# Task:
If a line in the data holds the string "marking", list it.
+++ Material for the task +++
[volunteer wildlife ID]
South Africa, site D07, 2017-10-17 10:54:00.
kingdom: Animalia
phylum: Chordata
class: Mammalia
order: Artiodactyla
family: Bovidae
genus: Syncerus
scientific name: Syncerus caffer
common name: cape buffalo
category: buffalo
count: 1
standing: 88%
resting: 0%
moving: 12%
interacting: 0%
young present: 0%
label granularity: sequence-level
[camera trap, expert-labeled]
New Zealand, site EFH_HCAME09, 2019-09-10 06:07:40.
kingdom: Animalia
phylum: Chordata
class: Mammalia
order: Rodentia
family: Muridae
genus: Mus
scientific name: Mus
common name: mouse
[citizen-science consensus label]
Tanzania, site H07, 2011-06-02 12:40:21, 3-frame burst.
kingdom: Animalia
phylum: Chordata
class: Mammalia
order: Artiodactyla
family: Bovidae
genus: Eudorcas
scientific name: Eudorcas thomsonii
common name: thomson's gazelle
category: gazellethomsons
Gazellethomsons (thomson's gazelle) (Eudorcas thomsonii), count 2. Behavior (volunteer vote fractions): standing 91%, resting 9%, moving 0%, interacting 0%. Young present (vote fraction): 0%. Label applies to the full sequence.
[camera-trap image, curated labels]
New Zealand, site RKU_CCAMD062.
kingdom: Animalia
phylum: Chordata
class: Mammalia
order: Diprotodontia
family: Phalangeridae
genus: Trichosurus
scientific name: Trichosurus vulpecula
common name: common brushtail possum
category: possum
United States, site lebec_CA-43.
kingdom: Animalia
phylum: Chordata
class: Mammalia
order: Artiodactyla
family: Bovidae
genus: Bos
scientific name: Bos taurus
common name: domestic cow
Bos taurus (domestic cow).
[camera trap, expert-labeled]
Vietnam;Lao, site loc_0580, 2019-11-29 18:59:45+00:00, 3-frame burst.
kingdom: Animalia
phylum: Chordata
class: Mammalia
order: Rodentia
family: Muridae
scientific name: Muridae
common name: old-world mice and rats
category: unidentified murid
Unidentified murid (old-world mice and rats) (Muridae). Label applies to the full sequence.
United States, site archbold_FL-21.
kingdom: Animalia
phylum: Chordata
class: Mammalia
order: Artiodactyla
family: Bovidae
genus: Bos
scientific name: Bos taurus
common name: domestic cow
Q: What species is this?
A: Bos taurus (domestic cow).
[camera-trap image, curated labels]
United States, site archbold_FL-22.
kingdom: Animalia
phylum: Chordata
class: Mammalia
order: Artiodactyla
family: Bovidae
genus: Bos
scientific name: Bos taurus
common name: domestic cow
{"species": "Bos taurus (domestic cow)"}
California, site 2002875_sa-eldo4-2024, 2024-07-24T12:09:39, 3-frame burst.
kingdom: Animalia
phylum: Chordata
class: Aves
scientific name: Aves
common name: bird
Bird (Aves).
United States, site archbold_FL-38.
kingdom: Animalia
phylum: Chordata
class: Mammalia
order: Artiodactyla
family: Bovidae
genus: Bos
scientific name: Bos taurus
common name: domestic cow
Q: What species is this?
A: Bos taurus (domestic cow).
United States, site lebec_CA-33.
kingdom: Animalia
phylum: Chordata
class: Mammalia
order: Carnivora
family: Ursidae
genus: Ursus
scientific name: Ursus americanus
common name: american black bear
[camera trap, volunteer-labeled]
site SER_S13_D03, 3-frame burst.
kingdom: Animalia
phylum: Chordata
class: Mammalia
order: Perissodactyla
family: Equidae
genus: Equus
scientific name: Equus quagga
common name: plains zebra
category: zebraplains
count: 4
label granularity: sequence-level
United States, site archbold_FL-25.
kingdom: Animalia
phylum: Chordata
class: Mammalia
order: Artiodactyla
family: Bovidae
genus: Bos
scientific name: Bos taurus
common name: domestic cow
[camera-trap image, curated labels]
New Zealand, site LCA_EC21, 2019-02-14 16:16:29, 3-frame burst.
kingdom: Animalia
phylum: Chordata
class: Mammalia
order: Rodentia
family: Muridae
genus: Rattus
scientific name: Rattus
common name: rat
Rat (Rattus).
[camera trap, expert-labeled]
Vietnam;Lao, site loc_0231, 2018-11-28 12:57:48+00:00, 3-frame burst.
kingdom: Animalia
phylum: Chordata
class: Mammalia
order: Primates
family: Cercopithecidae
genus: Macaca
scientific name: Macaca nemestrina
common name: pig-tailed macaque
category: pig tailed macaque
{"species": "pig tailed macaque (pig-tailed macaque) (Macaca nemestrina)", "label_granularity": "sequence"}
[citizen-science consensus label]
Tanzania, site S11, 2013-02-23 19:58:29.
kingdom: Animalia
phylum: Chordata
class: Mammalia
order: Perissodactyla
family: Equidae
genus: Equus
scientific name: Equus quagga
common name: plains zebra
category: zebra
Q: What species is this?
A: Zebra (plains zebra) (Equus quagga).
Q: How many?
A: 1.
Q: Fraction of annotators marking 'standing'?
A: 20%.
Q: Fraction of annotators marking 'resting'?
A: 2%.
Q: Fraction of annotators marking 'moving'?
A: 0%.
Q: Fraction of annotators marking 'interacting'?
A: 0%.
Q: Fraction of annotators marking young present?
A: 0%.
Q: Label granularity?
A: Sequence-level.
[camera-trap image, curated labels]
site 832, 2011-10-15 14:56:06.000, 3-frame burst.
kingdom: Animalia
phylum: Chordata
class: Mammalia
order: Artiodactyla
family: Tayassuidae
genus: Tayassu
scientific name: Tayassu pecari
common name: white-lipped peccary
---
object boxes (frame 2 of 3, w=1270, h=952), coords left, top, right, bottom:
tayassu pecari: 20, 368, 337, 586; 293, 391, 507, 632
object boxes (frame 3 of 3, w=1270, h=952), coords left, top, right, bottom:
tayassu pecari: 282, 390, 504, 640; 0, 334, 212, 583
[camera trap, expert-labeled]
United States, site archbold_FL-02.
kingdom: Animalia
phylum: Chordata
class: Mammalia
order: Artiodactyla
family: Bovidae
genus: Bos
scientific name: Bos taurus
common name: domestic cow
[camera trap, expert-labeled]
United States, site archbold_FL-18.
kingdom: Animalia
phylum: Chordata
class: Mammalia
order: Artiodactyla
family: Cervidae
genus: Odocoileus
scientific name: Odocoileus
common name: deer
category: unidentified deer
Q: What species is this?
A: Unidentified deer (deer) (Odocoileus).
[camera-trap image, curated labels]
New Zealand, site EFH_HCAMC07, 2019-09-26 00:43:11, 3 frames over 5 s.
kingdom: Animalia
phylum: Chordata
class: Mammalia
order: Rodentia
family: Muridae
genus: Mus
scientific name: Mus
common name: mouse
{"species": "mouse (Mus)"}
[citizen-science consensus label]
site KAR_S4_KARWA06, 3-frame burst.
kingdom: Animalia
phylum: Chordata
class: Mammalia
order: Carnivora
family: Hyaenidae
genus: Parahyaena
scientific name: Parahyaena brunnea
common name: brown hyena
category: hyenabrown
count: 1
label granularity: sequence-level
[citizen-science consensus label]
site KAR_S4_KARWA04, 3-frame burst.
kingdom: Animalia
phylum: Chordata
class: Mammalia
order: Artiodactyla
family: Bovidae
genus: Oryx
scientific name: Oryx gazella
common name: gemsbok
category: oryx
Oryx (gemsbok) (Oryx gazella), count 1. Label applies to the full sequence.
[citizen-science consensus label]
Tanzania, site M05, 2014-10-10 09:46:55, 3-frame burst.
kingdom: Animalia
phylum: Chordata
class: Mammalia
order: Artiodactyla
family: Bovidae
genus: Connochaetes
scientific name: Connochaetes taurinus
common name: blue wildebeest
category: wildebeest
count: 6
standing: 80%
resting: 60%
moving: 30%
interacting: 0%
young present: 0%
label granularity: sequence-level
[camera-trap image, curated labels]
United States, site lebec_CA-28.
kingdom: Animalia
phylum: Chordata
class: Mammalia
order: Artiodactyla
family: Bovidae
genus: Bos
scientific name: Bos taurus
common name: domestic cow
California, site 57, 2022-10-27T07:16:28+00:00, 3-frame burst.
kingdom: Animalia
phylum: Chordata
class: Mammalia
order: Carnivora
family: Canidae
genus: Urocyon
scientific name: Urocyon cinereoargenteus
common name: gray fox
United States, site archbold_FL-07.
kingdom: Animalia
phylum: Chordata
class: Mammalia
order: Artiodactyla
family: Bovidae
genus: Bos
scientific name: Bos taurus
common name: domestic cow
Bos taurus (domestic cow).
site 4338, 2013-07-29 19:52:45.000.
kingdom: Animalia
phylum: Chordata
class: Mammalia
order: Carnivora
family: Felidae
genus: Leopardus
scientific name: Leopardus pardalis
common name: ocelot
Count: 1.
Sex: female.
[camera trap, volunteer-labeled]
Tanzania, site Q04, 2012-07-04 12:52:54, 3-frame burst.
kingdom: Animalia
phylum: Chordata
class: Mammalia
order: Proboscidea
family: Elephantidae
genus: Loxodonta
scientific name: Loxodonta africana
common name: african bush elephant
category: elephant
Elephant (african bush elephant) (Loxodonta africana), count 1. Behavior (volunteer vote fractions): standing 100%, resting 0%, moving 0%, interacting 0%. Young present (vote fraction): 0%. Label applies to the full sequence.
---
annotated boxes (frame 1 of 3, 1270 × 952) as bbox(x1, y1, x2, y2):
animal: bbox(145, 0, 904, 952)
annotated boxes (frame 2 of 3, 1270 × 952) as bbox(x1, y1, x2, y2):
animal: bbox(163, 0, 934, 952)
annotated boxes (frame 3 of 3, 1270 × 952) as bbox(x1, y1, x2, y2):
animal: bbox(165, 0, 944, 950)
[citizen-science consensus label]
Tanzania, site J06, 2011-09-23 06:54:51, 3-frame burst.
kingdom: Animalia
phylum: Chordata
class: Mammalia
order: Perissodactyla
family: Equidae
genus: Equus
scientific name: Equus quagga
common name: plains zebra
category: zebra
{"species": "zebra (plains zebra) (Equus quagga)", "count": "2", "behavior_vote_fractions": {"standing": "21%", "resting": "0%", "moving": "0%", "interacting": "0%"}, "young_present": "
+++
# Response to the exercise:
Q: Fraction of annotators marking 'standing'?
Q: Fraction of annotators marking 'resting'?
Q: Fraction of annotators marking 'moving'?
Q: Fraction of annotators marking 'interacting'?
Q: Fraction of annotators marking young present?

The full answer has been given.